Further, by using the stripline resonator, stripline filter or stripline duplexer according to the present invention, it is possible to obtain an inexpensive communication device having good characteristics.

[Brief description of the drawings]

FIG. 1 is a perspective view of a strip line filter according to a first embodiment.

FIG. 2 is a plan view showing the upper surface of FIG.

FIG. 3 is a diagram showing a relationship between a tap position and an external coupling Q of the stripline resonator according to the present invention.

FIG. 4 is a plan view of a strip line filter according to a second embodiment.

FIG. 5 is a diagram showing a pattern of a resonance electrode to which input / output lines according to a third embodiment are connected.

FIG. 6 is a plan view of a strip line duplexer according to a fourth embodiment.

FIG. 7 is a block diagram of a communication device according to a fifth embodiment.

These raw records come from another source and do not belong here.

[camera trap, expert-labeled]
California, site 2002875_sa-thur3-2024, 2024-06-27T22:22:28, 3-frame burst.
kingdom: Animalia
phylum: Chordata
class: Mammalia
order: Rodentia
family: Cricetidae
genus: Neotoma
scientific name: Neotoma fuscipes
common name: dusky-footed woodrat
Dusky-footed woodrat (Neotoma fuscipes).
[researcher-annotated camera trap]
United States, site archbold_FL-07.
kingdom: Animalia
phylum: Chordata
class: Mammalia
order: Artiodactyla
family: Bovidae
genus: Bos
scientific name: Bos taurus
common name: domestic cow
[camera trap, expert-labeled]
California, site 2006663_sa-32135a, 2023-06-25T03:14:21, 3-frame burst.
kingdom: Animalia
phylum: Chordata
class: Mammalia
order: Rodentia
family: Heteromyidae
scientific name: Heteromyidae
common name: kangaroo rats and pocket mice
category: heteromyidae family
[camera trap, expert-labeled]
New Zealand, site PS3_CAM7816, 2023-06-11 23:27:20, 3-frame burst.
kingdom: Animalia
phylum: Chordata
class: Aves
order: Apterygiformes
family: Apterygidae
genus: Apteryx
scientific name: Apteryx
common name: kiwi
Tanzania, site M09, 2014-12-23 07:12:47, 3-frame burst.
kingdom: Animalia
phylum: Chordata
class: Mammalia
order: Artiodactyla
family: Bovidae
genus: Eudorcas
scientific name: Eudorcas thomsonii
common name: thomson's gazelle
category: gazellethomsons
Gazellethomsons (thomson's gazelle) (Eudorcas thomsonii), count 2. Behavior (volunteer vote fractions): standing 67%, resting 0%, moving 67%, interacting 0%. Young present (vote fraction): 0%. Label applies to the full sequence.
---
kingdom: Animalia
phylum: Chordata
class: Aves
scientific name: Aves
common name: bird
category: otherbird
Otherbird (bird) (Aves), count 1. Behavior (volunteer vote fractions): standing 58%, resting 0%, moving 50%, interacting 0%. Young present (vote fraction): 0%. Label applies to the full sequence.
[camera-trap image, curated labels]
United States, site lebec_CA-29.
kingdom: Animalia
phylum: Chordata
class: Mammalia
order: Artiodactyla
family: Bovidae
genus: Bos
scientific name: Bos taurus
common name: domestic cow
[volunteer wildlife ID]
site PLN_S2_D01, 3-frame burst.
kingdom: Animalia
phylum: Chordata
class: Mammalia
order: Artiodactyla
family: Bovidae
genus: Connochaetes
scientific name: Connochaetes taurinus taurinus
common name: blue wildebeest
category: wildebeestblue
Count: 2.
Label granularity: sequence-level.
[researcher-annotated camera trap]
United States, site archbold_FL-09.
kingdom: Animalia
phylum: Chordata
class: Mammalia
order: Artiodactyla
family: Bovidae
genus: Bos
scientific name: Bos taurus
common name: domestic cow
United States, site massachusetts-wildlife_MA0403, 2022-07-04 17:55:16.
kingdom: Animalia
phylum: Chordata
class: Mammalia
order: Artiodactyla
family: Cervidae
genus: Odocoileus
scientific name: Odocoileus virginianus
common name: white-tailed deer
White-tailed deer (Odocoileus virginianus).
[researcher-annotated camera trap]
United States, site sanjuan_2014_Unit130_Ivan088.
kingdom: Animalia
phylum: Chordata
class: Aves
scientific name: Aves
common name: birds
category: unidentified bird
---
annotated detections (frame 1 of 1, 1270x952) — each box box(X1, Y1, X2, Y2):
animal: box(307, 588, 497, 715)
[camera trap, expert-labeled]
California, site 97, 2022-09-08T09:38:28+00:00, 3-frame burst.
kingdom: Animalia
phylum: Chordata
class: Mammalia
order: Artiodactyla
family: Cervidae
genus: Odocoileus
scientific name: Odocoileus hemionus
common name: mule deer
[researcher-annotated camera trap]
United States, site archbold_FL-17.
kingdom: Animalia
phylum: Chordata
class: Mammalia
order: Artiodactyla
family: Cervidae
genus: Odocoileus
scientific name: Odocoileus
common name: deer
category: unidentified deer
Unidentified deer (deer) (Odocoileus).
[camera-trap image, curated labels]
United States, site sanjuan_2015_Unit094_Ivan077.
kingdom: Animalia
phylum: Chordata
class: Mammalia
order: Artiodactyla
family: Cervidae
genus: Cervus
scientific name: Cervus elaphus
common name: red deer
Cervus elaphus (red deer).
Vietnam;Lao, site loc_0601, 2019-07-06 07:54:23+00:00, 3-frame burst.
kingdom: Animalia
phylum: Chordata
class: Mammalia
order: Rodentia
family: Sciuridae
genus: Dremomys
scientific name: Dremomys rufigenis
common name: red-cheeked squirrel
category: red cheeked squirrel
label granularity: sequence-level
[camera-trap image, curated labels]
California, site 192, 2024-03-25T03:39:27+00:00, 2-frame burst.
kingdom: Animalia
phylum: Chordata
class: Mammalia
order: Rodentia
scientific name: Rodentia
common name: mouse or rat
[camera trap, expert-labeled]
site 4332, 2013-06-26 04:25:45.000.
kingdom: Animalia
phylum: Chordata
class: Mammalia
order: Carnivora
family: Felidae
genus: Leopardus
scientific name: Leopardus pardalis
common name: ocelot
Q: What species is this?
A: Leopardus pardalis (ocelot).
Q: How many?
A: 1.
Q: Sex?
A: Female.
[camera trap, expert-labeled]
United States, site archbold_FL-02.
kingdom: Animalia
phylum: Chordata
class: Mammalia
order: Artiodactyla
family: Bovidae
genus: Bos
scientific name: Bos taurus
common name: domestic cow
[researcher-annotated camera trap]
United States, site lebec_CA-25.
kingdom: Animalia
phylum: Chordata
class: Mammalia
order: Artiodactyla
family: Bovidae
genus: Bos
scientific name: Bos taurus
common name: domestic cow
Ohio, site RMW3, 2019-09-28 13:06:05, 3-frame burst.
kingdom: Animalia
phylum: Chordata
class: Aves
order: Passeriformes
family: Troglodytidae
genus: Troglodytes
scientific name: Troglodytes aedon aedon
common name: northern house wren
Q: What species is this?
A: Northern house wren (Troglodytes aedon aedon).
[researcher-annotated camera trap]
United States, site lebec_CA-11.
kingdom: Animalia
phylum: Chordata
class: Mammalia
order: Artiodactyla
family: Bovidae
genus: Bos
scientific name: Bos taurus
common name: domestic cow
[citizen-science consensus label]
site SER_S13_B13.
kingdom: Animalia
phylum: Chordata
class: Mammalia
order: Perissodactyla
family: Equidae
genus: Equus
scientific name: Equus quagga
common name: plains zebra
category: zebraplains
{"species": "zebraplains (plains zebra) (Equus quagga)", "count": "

FIG. 8 is a diagram showing a pattern in which input / output lines are connected to a conventional step impedance type resonance electrode.

[Explanation of symbols]

 REFERENCE SIGNS LIST 12 dielectric substrate 13 a to 13 f resonance electrode 15 a to 15 c input / output line 16 ground electrode TX transmission filter RX reception filter DPX duplexer

Claims (5)

[Claims] 1. A strip line resonator comprising a resonance electrode having a shape in which a line width changes stepwise is formed on a dielectric substrate, and an input / output line is connected to the resonance electrode. A stripline resonator, wherein sides of the connected resonance electrode are formed as straight lines or gentle curves. 2. A dielectric substrate comprising a plurality of stripline resonators formed of resonance electrodes, wherein at least one of the resonance electrodes is formed of a resonance electrode having a line width that changes stepwise, and the line width has a step width. An input / output line is connected to at least one of the resonance electrodes having a changed shape, and a side of the resonance electrode to which the input / output line is connected is formed as a straight line or a gentle curve. And a stripline filter. 3. A stripline duplexer comprising at least one of the stripline resonator according to claim 1 or the stripline filter according to claim 2. 4. A plurality of stripline resonators each comprising a resonance electrode constituting a transmission filter and a reception filter are formed on a dielectric substrate, and at least one of the resonance electrodes has a shape in which the line width changes stepwise. An input / output line is connected to at least one of the resonance electrodes having a shape in which the line width is changed in a step-like manner, and the side of the resonance electrode to which the input / output line is connected is straight or gentle. A strip line duplexer characterized by being formed with a simple curve. 5. A strip line resonator according to claim 1, a strip line filter according to claim 2, or a strip line duplexer according to claim 3 or 4. Communication equipment.